The methodology implemented in this paper is to analyse the historical losses to extract the main risk drivers for each phase. The risk drivers are then translated into a statistical model which is tuned with historical data sets. The risk nature being different along the satellite lifecycle, a specific model will be determined for each phase: Launch, In Orbit Test, and In Orbit Life.
Launch Phase
The launch phase is very critical due to the extreme constraints which are put on a launch vehicle and the transported satellites to reach the earth orbit. The very intense acceleration and vibration which are at stakes makes each launch a physical challenge. Typical launch failures are the explosion of the launch vehicle due to uncontrolled forces at stake, or a wrong injection of the satellite in space due to an insufficient thrust generally linked to an accidental propulsion abort or a malfunction of the vehicle control and guidance system. Launchers success rates vary between 2% to 10% for design proven vehicles, while much higher failure rates are common for new launchers.
Occurrence Model
All launch events are considered as fully independent and can result either in a success or a loss, which is simply determined by a Bernoulli distribution with a parameter P_LF representing the probability of failure of a given launch. P_LF will be specific to each launch depending on the launch vehicle technical maturity and track record. An important objective of this study is also to analyse the launch vehicles differentiation.
The design of a launch vehicle necessitates important investments and experience before reaching a mature concept. When the design is proven, the quality of the manufacturing and control process will be determinant on the launcher reliability. Therefore, the main drivers in the proposed occurrence model will be (a) the design maturity and (b) the quality of the manufacturing process. This leads us to split the model parameter into 2 components (a) the probability of failure linked to the design (P_DLF) and (b) the probability of failure linked to the manufacturing process (P_MLF) so that P_LF = P_DLF + (1-P_DLF)*P_MLF.

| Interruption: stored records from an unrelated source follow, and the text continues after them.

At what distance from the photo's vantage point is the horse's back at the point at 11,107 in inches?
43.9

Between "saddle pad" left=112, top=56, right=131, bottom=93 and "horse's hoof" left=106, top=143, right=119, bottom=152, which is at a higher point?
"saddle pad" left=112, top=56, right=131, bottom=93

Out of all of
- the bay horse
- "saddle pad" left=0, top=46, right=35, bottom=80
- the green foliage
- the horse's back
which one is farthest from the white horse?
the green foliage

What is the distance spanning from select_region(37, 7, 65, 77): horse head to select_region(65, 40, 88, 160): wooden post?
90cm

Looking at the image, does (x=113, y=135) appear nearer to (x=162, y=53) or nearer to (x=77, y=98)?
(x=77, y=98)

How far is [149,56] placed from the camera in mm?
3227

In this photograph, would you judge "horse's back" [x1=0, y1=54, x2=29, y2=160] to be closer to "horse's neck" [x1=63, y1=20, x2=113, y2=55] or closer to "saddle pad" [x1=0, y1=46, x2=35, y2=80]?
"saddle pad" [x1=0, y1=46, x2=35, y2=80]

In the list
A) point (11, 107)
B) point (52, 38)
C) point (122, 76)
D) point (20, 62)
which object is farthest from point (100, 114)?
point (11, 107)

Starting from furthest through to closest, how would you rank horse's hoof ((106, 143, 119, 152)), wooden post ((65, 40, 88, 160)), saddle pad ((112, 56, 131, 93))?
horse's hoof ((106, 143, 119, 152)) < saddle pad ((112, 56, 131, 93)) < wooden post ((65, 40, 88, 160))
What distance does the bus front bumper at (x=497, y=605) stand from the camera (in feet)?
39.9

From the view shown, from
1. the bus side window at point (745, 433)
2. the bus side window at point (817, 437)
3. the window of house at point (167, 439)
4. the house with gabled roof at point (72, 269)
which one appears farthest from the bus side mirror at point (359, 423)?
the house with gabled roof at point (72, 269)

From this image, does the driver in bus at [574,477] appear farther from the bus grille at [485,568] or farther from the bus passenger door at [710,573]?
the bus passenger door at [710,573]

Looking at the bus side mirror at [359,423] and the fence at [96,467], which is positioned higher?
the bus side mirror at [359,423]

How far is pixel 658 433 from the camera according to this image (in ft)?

P_DLF depends on the technical maturity of the launcher design, it is determined with the historical failure rate of launchers at given stage of development. P_MLF will be estimated with the average failure rate of LV corrected with a credibility method and using a confidence interval estimator.
Severity Model
Launch failures generally lead to complete satellite losses, therefore partial losses are very rare, so the launch severity is considered as 1 in all cases.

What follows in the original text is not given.